== ACTIVITY ==
Below is a block of records; repeat each one exactly.

== Collected data ==

::::

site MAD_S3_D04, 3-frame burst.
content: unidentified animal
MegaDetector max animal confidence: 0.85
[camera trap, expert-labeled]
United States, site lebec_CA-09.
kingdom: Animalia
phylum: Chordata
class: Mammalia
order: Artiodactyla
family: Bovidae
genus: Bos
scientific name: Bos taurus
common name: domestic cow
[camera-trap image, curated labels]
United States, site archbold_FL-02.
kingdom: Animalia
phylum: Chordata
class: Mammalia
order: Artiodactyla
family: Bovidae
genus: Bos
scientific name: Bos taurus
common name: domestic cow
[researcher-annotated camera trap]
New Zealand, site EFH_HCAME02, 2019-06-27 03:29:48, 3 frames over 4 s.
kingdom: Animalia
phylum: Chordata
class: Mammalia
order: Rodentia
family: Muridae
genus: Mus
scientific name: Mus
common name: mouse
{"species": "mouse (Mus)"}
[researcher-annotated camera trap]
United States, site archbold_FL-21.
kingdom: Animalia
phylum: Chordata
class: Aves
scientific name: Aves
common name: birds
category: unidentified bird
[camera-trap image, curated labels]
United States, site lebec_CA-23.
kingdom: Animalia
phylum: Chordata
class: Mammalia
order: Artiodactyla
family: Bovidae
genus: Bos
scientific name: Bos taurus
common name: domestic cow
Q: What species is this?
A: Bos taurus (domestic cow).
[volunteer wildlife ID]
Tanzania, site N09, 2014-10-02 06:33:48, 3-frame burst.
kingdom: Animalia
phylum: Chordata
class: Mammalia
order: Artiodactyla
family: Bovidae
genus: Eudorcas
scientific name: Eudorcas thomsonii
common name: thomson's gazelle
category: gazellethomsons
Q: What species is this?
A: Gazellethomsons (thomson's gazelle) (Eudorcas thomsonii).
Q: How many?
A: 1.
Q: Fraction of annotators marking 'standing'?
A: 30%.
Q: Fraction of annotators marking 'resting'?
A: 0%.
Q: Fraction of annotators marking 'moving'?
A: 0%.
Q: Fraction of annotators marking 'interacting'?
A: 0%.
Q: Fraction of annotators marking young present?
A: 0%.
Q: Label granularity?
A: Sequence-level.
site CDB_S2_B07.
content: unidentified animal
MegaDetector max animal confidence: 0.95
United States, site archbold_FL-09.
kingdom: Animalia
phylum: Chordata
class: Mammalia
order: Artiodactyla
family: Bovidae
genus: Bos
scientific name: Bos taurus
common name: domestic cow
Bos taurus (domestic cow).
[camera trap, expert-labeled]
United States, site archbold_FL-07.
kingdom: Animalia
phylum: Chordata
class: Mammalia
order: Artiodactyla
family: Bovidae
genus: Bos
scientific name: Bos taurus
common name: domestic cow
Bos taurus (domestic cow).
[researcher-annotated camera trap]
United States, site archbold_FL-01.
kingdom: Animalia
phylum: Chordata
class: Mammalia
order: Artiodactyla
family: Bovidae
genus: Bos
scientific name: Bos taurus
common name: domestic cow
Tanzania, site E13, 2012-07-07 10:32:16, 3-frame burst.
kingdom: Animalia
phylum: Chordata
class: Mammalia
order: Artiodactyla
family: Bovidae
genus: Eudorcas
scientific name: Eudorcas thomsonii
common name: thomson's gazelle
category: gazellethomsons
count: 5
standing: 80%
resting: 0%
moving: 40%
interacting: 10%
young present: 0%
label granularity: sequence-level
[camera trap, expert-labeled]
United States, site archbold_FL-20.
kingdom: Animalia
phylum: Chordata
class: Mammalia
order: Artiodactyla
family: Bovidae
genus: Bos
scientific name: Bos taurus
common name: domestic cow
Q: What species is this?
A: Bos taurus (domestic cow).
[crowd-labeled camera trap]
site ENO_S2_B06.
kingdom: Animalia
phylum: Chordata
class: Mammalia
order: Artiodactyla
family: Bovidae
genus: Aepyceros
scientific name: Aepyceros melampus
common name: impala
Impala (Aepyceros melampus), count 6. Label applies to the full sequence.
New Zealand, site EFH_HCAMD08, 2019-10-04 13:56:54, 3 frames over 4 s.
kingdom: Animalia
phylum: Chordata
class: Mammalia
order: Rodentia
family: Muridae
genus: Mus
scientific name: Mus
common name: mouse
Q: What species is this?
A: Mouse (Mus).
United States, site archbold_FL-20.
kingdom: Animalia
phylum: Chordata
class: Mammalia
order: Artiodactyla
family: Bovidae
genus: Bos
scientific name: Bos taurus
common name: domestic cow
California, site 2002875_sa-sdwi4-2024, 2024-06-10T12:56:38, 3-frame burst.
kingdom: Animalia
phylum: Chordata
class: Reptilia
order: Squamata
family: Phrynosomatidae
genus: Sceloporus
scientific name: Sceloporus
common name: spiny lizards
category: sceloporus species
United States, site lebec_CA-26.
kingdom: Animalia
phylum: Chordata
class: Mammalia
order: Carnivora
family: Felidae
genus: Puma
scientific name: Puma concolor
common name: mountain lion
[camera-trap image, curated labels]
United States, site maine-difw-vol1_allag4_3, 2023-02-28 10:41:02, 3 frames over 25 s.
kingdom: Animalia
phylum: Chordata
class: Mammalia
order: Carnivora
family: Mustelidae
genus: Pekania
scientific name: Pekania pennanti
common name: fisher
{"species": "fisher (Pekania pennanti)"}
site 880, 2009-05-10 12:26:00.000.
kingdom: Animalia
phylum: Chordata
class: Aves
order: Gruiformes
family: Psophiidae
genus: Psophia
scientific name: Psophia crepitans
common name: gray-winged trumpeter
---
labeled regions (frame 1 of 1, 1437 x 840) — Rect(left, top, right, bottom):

::::

== OUTPUT FOR THIS TASK ==
site MAD_S3_D04, 3-frame burst.
content: unidentified animal
MegaDetector max animal confidence: 0.85
[camera trap, expert-labeled]
United States, site lebec_CA-09.
kingdom: Animalia
phylum: Chordata
class: Mammalia
order: Artiodactyla
family: Bovidae
genus: Bos
scientific name: Bos taurus
common name: domestic cow
[camera-trap image, curated labels]
United States, site archbold_FL-02.
kingdom: Animalia
phylum: Chordata
class: Mammalia
order: Artiodactyla
family: Bovidae
genus: Bos
scientific name: Bos taurus
common name: domestic cow
[researcher-annotated camera trap]
New Zealand, site EFH_HCAME02, 2019-06-27 03:29:48, 3 frames over 4 s.
kingdom: Animalia
phylum: Chordata
class: Mammalia
order: Rodentia
family: Muridae
genus: Mus
scientific name: Mus
common name: mouse
{"species": "mouse (Mus)"}
[researcher-annotated camera trap]
United States, site archbold_FL-21.
kingdom: Animalia
phylum: Chordata
class: Aves
scientific name: Aves
common name: birds
category: unidentified bird
[camera-trap image, curated labels]
United States, site lebec_CA-23.
kingdom: Animalia
phylum: Chordata
class: Mammalia
order: Artiodactyla
family: Bovidae
genus: Bos
scientific name: Bos taurus
common name: domestic cow
Q: What species is this?
A: Bos taurus (domestic cow).
[volunteer wildlife ID]
Tanzania, site N09, 2014-10-02 06:33:48, 3-frame burst.
kingdom: Animalia
phylum: Chordata
class: Mammalia
order: Artiodactyla
family: Bovidae
genus: Eudorcas
scientific name: Eudorcas thomsonii
common name: thomson's gazelle
category: gazellethomsons
Q: What species is this?
A: Gazellethomsons (thomson's gazelle) (Eudorcas thomsonii).
Q: How many?
A: 1.
Q: Fraction of annotators marking 'standing'?
A: 30%.
Q: Fraction of annotators marking 'resting'?
A: 0%.
Q: Fraction of annotators marking 'moving'?
A: 0%.
Q: Fraction of annotators marking 'interacting'?
A: 0%.
Q: Fraction of annotators marking young present?
A: 0%.
Q: Label granularity?
A: Sequence-level.
site CDB_S2_B07.
content: unidentified animal
MegaDetector max animal confidence: 0.95
United States, site archbold_FL-09.
kingdom: Animalia
phylum: Chordata
class: Mammalia
order: Artiodactyla
family: Bovidae
genus: Bos
scientific name: Bos taurus
common name: domestic cow
Bos taurus (domestic cow).
[camera trap, expert-labeled]
United States, site archbold_FL-07.
kingdom: Animalia
phylum: Chordata
class: Mammalia
order: Artiodactyla
family: Bovidae
genus: Bos
scientific name: Bos taurus
common name: domestic cow
Bos taurus (domestic cow).
[researcher-annotated camera trap]
United States, site archbold_FL-01.
kingdom: Animalia
phylum: Chordata
class: Mammalia
order: Artiodactyla
family: Bovidae
genus: Bos
scientific name: Bos taurus
common name: domestic cow
Tanzania, site E13, 2012-07-07 10:32:16, 3-frame burst.
kingdom: Animalia
phylum: Chordata
class: Mammalia
order: Artiodactyla
family: Bovidae
genus: Eudorcas
scientific name: Eudorcas thomsonii
common name: thomson's gazelle
category: gazellethomsons
count: 5
standing: 80%
resting: 0%
moving: 40%
interacting: 10%
young present: 0%
label granularity: sequence-level
[camera trap, expert-labeled]
United States, site archbold_FL-20.
kingdom: Animalia
phylum: Chordata
class: Mammalia
order: Artiodactyla
family: Bovidae
genus: Bos
scientific name: Bos taurus
common name: domestic cow
Q: What species is this?
A: Bos taurus (domestic cow).
[crowd-labeled camera trap]
site ENO_S2_B06.
kingdom: Animalia
phylum: Chordata
class: Mammalia
order: Artiodactyla
family: Bovidae
genus: Aepyceros
scientific name: Aepyceros melampus
common name: impala
Impala (Aepyceros melampus), count 6. Label applies to the full sequence.
New Zealand, site EFH_HCAMD08, 2019-10-04 13:56:54, 3 frames over 4 s.
kingdom: Animalia
phylum: Chordata
class: Mammalia
order: Rodentia
family: Muridae
genus: Mus
scientific name: Mus
common name: mouse
Q: What species is this?
A: Mouse (Mus).
United States, site archbold_FL-20.
kingdom: Animalia
phylum: Chordata
class: Mammalia
order: Artiodactyla
family: Bovidae
genus: Bos
scientific name: Bos taurus
common name: domestic cow
California, site 2002875_sa-sdwi4-2024, 2024-06-10T12:56:38, 3-frame burst.
kingdom: Animalia
phylum: Chordata
class: Reptilia
order: Squamata
family: Phrynosomatidae
genus: Sceloporus
scientific name: Sceloporus
common name: spiny lizards
category: sceloporus species
United States, site lebec_CA-26.
kingdom: Animalia
phylum: Chordata
class: Mammalia
order: Carnivora
family: Felidae
genus: Puma
scientific name: Puma concolor
common name: mountain lion
[camera-trap image, curated labels]
United States, site maine-difw-vol1_allag4_3, 2023-02-28 10:41:02, 3 frames over 25 s.
kingdom: Animalia
phylum: Chordata
class: Mammalia
order: Carnivora
family: Mustelidae
genus: Pekania
scientific name: Pekania pennanti
common name: fisher
{"species": "fisher (Pekania pennanti)"}
site 880, 2009-05-10 12:26:00.000.
kingdom: Animalia
phylum: Chordata
class: Aves
order: Gruiformes
family: Psophiidae
genus: Psophia
scientific name: Psophia crepitans
common name: gray-winged trumpeter
---
labeled regions (frame 1 of 1, 1437 x 840) — Rect(left, top, right, bottom):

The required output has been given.